Smoothed Gaussian Mixture Models for Video Classification and
Recommendation
- URL: http://arxiv.org/abs/2012.11673v1
- Date: Thu, 17 Dec 2020 06:52:41 GMT
- Title: Smoothed Gaussian Mixture Models for Video Classification and
Recommendation
- Authors: Sirjan Kafle, Aman Gupta, Xue Xia, Ananth Sankar, Xi Chen, Di Wen,
Liang Zhang
- Abstract summary: We propose a new cluster-and-aggregate method which we call smoothed Gaussian mixture model (SGMM)
We show, through extensive experiments on the YouTube-8M classification task, that SGMM/DSGMM is consistently better than VLAD/NetVLAD by a small but statistically significant margin.

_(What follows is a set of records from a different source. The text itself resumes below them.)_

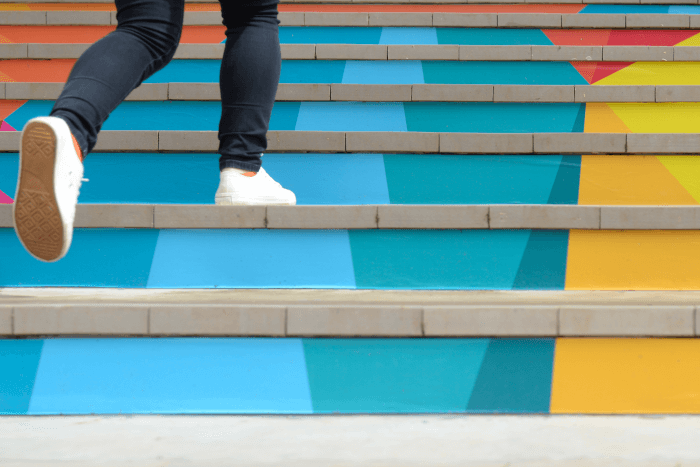 Legs in jeans walking up colourful steps
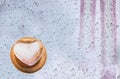 Heart shape ice on water drop mirror and knitting wool Scarf background Royalty Free Stock Photo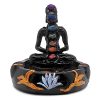 Handcrafted round incense holder ash tray with a gold om sign, lotus design, and a black 3D figurine of a meditating body with 7 chakra rainbow-colored tumbled gemstone crystals.
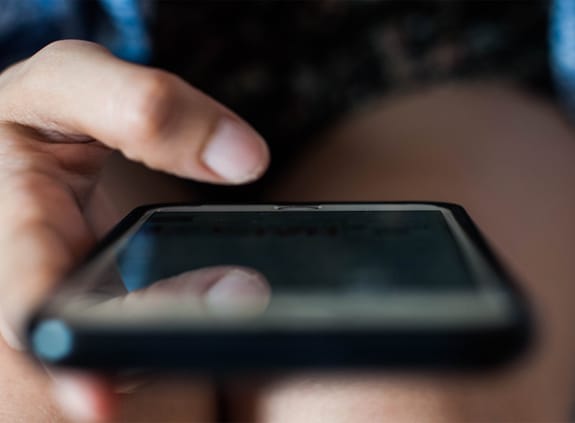 A close up of the hands of a young woman using a mobile phone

- Score: 10.119117405418868
- License: http://arxiv.org/licenses/nonexclusive-distrib/1.0/
- Abstract: Cluster-and-aggregate techniques such as Vector of Locally Aggregated
Descriptors (VLAD), and their end-to-end discriminatively trained equivalents
like NetVLAD have recently been popular for video classification and action
recognition tasks. These techniques operate by assigning video frames to
clusters and then representing the video by aggregating residuals of frames
with respect to the mean of each cluster. Since some clusters may see very
little video-specific data, these features can be noisy. In this paper, we
propose a new cluster-and-aggregate method which we call smoothed Gaussian
mixture model (SGMM), and its end-to-end discriminatively trained equivalent,
which we call deep smoothed Gaussian mixture model (DSGMM). SGMM represents
each video by the parameters of a Gaussian mixture model (GMM) trained for that
video. Low-count clusters are addressed by smoothing the video-specific
estimates with a universal background model (UBM) trained on a large number of
videos. The primary benefit of SGMM over VLAD is smoothing which makes it less
sensitive to small number of training samples. We show, through extensive
experiments on the YouTube-8M classification task, that SGMM/DSGMM is
consistently better than VLAD/NetVLAD by a small but statistically significant
margin. We also show results using a dataset created at LinkedIn to predict if
a member will watch an uploaded video.